Learning Guide: Introduction to Microsoft Purview for Data Governance (Fall 2022 Update)

With the general availability of Microsoft Purview for Data Governance, (formerly Azure Purview), it is a great time to review some of the key features and provide a learning path made up of free online resources to help you get up to speed.

This article will take you through a curated overview of the application focusing on Data Governance and providing links to more detailed material.

What is Azure Purview

Azure Purview is a cloud-based data governance service that helps you catalog, manage, and govern your on-premises, multi-cloud, and software-as-a-service (SaaS) data. You can create a holistic, up-to-date map of your data landscape and prepare this with automated data discovery, sensitive data classification, and end-to-end data lineage.

Data Governance requires a business process first and foremost, but that business process needs an application that simplifies the implementation. For example, suppose the system is too difficult to implement. In that case, people will not do it, and you will have shadow processes that avoid the rules and exposes organizations to the possibility of compliance trouble. So, Data Governance is a team sport that needs a flexible tool to bring this all together, especially in the hybrid environments companies use today.

The tool’s key benefit is providing a Cloud-Native tool that offers a way to discover, automatically catalog, and tag data that helps build a process around data governance of your Azure data estate.

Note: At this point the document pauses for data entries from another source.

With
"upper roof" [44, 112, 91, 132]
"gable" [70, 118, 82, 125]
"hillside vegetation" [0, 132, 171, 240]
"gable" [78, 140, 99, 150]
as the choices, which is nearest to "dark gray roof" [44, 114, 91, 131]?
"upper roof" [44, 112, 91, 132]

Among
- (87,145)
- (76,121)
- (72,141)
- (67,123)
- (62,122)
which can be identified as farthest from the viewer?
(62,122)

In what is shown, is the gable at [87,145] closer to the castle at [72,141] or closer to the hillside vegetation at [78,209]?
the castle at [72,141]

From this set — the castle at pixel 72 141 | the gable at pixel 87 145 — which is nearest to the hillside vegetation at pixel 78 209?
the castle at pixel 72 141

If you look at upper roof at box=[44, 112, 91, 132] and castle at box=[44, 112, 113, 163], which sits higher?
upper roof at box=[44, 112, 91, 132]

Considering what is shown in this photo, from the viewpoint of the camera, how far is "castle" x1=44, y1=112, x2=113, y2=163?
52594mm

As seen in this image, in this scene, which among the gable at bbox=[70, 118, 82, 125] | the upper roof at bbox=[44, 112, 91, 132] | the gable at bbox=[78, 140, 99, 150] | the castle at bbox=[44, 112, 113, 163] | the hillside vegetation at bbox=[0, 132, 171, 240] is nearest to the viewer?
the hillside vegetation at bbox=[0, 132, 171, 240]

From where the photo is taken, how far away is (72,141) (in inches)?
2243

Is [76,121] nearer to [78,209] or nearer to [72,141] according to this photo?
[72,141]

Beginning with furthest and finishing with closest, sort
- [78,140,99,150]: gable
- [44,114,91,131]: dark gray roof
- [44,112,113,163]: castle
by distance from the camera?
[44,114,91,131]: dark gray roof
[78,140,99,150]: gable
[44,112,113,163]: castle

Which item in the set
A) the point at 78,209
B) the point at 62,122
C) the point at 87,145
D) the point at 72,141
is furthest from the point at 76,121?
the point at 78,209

Pictured below is the landing page.

More Information:

Looking for Azure Purview demo videos?
The following provides extensive demonstrations of the platform. The second one, by the Microsoft Security Community, goes into detail, exploring the Microsoft 365 sensitivity labels from the Microsoft Compliance connectivity.

Setting the Stage: The Data Governance Problem

In the simplest terms, data governance is about managing data as a strategic asset. It involves ensuring that there are controls around data, such as; content, structure, use, and safety. A great example of this is the need to track and provide guidance around personally identifying information, which must be kept secure for compliance and regulators.

Data Growth and Complexity

As modern business data usage evolves, it embraces advanced analytics, artificial intelligence, and machine learning. This need is driving the amount, velocity, and variety of data in play. With all that data comes a wealth of new possibilities and a new set of challenges. Our ability to and this is important here, is to optimize the management and governance of the ever-greater amounts of data so we are successful. But, especially with regulations such as GDPR, making mistakes can be costly in reputation and financially.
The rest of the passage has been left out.